◆ **Extract**:
☆ ☆ ☆ ☆ ☆

Into the Depths
In May 1945, as World War II drew to a close, Captain Robert Posey and Private First Class Lincoln Kirstein entered the Altaussee salt mine in Austria’s Alps. They squeezed through a narrow opening and stepped into the damp darkness, guided by flickering acetylene lamps.
In one chamber, resting on cardboard boxes, they found eight panels of Jan van Eyck’s 15th-century masterpiece, The Adoration of the Lamb. “The miraculous jewels of the Crowned Virgin seemed to attract the light,” Kirstein later wrote.
The Monuments Men
Posey and Kirstein were members of the Monuments, Fine Arts, and Archives Section, known as the Monuments Men. This small Allied unit — museum curators, historians, and architects — recovered countless artworks looted by the Nazis. Among their finds at Altaussee were Michelangelo’s Bruges Madonna, stolen from Belgium, and works by Johannes Vermeer.
They called in George Stout, an art conservator who had campaigned for such a unit and joined in 1944. Stout traveled across Europe recovering stolen works, often improvising packing materials from German sheepskin coats and gas masks due to shortages.
Hitler’s Hidden Treasure
The Allies learned of Altaussee through a chance meeting with a dentist’s son-in-law connected to Hermann Göring’s art theft operations. Altaussee had been chosen by Adolf Hitler as the repository for pieces intended for his planned Führermuseum in Linz.
Conditions inside the tunnels — cool temperatures and constant humidity — made the mine ideal for storage. By early 1945, Nazi records listed 6,577 paintings, 2,300 drawings, 137 sculptures, 122 tapestries, and thousands of other objects hidden deep inside.

☆ ☆ ☆ ☆ ☆

◆ **What is needed**:
Rewrite the stretch of the Altaussee salt mine text from "They called in" through "hidden deep inside.", changing "repository" to "storehouse".

◆ **Input data**:
☆ ☆ ☆ ☆ ☆

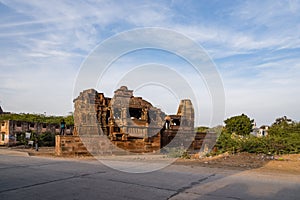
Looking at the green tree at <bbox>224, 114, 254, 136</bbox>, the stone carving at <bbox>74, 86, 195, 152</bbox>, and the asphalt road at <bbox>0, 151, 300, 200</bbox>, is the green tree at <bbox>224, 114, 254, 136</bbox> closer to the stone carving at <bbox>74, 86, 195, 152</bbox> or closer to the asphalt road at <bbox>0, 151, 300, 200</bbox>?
the stone carving at <bbox>74, 86, 195, 152</bbox>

☆ ☆ ☆ ☆ ☆

◆ **Answer space**:
They called in George Stout, an art conservator who had campaigned for such a unit and joined in 1944. Stout traveled across Europe recovering stolen works, often improvising packing materials from German sheepskin coats and gas masks due to shortages.
Hitler’s Hidden Treasure
The Allies learned of Altaussee through a chance meeting with a dentist’s son-in-law connected to Hermann Göring’s art theft operations. Altaussee had been chosen by Adolf Hitler as the storehouse for pieces intended for his planned Führermuseum in Linz.
Conditions inside the tunnels — cool temperatures and constant humidity — made the mine ideal for storage. By early 1945, Nazi records listed 6,577 paintings, 2,300 drawings, 137 sculptures, 122 tapestries, and thousands of other objects hidden deep inside.